Another important piece of the puzzle is corporate earnings, which continue to weaken as consumers and companies peel back their spending. Earnings growth on the S&P 500 has finally stalled out and even recently dipped into negative territory as the impact of Fed policy and inflation makes its way through the economy. While analysts are actually starting to become more bullish, this represents a risk to the market going forward. In particular, the higher and longer the Fed goes, the more you’d expect earnings to be impacted.
Nevertheless, recent movements in the market show that investors are comfortable with these risks given stocks are now at much more reasonably priced valuations. The PE ratio on the S&P 500 for example, is down over 40% from its recent high, a much greater decline than the 15% decline experienced by the index itself.
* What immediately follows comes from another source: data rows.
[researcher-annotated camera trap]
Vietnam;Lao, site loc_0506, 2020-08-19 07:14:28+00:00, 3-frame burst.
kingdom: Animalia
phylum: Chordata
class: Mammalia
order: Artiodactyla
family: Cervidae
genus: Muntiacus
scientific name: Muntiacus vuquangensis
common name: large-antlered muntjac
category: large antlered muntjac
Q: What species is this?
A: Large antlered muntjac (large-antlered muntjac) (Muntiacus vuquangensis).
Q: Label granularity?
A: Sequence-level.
This dynamic was clearly on display with disappointing earnings from the mega-cap tech names recently. While the ‘FAANG’ group largely reported declining revenues, their stocks rallied after dovish commentary from the Fed overwhelmed the negative sentiment.
This disconnect illustrates well the current tug-of-war between monetary policy and earnings fundamentals. The former has largely won out over the last 6 weeks, but the latter is likely to take the driver seat the longer this dance goes. While this uncertainty is somewhat elevated given how close we are to the end of a hiking cycle, its par for the course for markets of late, and with the volatility comes opportunity to add value in portfolios. In particular, after adding some new positions in the market lows we are now tactically raising cash in select portfolios that need it, such as those in margin or with high withdrawals. We remain as vigilant as ever in looking for new opportunities, and already laying the groundwork for our next high-quality purchases when the market gives us that opportunity.